L’assessorato alla cultura di Città di Castello ha reso pubblico l’avviso di ricognizione delle manifestazioni di interesse per l’inserimento nel calendario di Estate in città 2022, rivolto agli operatori culturali. Il Coordinamento per il cambiamento si scaglia, però, contro le modalità del bando che non prevedono una retribuzione per i lavoratori dello spettacolo.
L’avviso La segnalazione, pubblicata dal Comune giovedì 21 aprile, è diretta alle associazioni e ai soggetti privati di Città di Castello che abbiano proposte di spettacolo dal vivo all’aperto nei settori della musica, del teatro e dell’intrattenimento musicale, con il fine di prendere parte al calendario degli eventi per i mesi estivi. Come spiegano le assessore Michela Botteghi e Letizia Guerri, «la formula dell’avviso mira a stimolare un’ampia partecipazione, il soggetto, la cui manifestazione di interesse sarà accolta nel calendario di Estate in città, avrà diritto ad essere inserito con una dicitura dedicata sui materiali di comunicazione e pubblicitari». È specificato, infatti, che «l’ammissione non dà diritto a contributo e al soggetto ammesso competono le spese inerenti alla realizzazione dell’iniziativa, salvo diversa disposizione dall’amministrazione comunale». Botteghi e Guerri riferiscono che l’avviso dà agli operatori culturali «la possibilità di avere una vetrina, speciale, quella di Estate in città, e di valorizzare la loro creatività».

____________________

_Esercizio A_:
Elenca i settori dello spettacolo dal vivo all'aperto indicati nel testo sull'avviso di Estate in città 2022.
_Esercizio B_:
Prosegui il testo sull'avviso di Estate in città 2022 a partire dalla sua ultima frase.

Dati raccolti
____________________

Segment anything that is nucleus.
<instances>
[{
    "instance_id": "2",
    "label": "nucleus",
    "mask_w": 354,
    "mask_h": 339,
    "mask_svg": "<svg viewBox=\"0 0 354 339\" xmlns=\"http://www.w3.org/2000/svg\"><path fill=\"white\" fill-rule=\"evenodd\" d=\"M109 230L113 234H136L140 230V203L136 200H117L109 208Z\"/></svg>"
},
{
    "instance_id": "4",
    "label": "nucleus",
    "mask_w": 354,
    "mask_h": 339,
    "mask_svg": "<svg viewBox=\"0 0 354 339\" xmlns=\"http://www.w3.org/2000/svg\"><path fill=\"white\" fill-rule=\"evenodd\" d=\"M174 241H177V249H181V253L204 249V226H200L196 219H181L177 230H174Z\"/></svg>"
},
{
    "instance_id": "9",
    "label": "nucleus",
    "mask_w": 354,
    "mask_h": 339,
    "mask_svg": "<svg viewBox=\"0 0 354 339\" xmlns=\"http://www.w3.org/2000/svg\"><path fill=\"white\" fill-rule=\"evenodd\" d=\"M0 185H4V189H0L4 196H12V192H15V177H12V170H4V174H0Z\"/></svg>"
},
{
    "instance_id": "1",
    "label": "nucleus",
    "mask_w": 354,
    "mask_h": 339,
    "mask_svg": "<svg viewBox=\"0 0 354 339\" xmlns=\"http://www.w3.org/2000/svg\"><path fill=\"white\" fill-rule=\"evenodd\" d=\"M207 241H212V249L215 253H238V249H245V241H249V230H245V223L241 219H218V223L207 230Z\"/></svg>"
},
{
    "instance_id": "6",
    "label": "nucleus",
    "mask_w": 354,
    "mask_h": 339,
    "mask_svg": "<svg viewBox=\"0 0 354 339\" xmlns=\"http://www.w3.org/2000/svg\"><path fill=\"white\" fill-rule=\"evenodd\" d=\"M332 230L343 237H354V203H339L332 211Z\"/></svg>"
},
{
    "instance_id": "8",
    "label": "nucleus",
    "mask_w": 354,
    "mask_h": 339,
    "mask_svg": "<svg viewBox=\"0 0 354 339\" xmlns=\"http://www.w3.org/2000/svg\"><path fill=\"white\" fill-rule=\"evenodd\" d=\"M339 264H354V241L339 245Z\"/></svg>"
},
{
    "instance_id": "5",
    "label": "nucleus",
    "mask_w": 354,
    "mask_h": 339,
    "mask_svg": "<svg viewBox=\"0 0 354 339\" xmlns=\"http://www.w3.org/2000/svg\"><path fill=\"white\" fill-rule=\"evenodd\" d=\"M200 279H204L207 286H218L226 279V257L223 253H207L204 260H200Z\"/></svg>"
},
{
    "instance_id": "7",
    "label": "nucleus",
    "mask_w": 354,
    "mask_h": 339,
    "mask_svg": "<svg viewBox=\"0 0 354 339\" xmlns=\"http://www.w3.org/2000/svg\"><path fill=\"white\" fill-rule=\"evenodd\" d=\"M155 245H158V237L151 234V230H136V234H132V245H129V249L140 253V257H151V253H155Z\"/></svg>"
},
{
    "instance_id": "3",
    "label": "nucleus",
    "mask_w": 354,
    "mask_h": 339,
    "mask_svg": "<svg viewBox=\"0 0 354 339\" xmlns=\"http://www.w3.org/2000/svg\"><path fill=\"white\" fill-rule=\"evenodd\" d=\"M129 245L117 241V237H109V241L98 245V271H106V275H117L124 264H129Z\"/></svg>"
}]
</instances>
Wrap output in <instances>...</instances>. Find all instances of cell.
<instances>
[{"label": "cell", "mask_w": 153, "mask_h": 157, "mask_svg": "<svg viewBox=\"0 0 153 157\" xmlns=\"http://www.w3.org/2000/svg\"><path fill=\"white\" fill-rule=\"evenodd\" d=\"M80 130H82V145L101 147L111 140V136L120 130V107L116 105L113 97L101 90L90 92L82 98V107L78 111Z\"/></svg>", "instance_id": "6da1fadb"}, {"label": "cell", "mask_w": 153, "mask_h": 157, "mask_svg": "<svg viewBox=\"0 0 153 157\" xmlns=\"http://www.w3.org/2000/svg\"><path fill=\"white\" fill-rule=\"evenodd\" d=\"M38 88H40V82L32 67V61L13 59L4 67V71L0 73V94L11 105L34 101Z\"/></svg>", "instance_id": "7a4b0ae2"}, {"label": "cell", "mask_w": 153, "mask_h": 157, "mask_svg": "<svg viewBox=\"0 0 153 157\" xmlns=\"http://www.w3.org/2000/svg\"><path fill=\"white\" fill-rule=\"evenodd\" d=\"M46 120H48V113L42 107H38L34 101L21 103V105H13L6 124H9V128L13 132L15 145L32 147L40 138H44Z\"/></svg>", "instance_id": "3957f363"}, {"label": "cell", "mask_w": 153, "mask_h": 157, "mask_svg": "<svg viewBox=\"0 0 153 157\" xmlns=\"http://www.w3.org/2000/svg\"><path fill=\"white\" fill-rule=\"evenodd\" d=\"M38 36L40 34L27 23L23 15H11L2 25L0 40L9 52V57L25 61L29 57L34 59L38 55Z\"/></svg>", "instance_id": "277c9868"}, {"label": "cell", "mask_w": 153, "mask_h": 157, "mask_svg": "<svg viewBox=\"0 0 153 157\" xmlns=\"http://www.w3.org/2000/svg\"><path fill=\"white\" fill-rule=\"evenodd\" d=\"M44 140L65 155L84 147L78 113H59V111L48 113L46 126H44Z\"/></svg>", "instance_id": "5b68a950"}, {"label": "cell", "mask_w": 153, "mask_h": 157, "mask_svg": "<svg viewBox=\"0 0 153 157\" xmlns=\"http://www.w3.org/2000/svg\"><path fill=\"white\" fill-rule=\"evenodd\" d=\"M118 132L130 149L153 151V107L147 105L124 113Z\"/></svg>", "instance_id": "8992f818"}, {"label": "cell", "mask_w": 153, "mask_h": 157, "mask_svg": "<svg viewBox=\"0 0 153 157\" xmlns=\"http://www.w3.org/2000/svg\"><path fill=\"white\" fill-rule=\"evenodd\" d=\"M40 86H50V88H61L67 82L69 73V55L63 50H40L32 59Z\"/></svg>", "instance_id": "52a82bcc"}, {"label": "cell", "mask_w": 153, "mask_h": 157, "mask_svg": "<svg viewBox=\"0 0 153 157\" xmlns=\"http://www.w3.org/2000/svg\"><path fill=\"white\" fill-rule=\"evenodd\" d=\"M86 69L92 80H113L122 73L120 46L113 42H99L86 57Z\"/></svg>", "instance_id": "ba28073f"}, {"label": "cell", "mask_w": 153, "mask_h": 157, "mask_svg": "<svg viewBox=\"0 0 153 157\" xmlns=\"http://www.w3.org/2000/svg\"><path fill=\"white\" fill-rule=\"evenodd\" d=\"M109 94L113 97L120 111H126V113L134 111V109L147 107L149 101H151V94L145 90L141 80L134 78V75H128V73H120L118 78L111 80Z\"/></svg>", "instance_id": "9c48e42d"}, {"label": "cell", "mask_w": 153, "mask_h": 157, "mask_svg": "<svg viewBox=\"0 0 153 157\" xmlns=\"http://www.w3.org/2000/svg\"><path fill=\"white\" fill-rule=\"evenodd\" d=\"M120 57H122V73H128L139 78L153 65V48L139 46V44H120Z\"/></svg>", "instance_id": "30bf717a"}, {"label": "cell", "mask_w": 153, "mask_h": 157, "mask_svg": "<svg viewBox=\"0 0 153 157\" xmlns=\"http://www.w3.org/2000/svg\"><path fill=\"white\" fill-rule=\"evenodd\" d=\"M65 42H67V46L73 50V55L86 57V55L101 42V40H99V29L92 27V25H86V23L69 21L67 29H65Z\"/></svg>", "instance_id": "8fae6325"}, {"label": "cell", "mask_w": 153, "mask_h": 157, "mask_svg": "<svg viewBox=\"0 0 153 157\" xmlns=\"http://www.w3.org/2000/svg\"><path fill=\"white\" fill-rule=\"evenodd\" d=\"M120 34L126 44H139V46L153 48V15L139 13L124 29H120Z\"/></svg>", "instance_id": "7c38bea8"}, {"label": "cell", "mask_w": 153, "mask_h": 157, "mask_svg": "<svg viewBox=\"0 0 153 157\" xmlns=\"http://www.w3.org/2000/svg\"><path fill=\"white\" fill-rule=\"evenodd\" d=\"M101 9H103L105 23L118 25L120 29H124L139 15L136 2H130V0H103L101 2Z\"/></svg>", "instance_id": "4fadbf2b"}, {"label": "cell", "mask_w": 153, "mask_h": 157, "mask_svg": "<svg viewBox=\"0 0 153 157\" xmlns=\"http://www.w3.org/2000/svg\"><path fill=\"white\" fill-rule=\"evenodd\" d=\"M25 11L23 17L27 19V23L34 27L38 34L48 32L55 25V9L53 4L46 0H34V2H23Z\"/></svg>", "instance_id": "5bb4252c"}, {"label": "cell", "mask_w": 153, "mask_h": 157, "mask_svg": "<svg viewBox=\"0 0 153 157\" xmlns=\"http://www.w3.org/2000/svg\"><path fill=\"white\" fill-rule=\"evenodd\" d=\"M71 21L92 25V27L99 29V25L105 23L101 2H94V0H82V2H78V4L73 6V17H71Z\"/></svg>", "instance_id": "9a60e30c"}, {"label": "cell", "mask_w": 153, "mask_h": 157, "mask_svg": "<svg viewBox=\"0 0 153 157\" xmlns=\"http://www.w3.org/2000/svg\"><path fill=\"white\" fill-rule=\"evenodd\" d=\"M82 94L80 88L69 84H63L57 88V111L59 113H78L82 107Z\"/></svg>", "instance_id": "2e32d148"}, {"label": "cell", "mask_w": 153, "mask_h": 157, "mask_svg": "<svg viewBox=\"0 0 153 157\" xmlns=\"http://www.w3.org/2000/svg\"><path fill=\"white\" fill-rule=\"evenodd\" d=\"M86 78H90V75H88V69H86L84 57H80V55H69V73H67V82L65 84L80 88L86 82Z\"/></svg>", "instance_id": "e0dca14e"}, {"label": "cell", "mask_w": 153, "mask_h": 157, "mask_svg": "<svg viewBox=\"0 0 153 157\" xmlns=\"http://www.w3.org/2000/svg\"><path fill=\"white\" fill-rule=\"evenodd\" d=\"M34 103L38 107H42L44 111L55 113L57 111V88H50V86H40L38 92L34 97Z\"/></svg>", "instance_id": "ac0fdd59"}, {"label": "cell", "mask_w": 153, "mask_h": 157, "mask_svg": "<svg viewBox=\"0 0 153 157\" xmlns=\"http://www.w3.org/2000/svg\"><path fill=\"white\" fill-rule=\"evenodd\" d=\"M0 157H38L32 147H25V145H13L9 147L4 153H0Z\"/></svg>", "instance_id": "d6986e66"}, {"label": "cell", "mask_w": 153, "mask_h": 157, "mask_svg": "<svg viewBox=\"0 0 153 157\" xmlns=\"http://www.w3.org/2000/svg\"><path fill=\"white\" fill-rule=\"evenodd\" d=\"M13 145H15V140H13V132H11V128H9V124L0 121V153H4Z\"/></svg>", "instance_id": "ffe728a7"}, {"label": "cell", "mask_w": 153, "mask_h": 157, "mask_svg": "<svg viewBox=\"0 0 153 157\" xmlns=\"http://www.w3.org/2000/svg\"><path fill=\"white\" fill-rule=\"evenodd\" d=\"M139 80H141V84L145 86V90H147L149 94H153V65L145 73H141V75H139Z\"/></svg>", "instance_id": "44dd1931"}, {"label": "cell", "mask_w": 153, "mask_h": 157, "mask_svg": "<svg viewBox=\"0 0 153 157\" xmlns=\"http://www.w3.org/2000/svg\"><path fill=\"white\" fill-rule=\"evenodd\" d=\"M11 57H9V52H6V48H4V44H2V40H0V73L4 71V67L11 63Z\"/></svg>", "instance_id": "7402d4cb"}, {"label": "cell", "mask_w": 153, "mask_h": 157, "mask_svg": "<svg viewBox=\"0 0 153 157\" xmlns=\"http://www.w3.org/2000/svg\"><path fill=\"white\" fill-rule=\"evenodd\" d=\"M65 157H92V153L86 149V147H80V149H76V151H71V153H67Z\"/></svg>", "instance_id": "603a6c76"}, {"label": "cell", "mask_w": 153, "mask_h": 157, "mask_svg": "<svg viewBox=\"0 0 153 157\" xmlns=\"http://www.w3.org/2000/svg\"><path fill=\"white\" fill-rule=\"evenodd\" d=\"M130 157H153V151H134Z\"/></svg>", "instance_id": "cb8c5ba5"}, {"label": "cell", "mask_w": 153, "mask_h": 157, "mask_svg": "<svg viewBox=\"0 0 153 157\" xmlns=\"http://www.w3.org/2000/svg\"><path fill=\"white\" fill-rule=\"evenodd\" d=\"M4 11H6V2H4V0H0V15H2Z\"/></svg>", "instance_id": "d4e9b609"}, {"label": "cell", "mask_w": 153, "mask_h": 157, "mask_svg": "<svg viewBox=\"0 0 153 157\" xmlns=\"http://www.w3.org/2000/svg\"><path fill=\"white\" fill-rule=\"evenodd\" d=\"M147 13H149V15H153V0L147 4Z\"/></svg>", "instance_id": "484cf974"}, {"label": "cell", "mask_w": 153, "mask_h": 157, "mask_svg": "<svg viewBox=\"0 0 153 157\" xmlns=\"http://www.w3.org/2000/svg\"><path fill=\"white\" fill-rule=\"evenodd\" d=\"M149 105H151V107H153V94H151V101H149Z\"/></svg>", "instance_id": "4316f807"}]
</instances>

____________________

_Risposta A_:
Musica, teatro, intrattenimento musicale.

_Risposta B_:
La contestazione Il Coordinamento per il cambiamento, composto dai gruppi Castello cambia, Europa verde, Civici X e M5stelle, definisce l’avviso un «bando farsa», sottolineando come «i lavoratori del mondo dello spettacolo non possono che sentirsi semplicemente offesi». Il gruppo ricorda inoltre, che il Comune ha reso pubblico, pochi giorni dopo, un altro bando, destinato a proloco e società rionali, «per il quale mette in campo una compartecipazione economica con copertura del 60 per cento, per le già remunerative feste e sagre». Il coordinamento rende noto, inoltre, che il consiglio comunale avrebbe approvato all’unanimità, il 29 marzo scorso, una proposta di sostegno ai lavoratori dello spettacolo per creare produzioni che potessero girare nel territorio tifernate. La mozione, firmata da Emanuela Arcaleni e Vincenzo Bucci di Castello cambia, recitava: «L’amministrazione comunale, si impegni a sostenere la produzione di una serie di eventi culturali che coinvolgano artisti e maestranze locali, dando priorità ai soggetti che svolgono questa attività come professione principale, affinché l’operazione sia effettivamente seria, siano inseriti criteri di tutela e riconoscimento per i lavoratori dello spettacolo».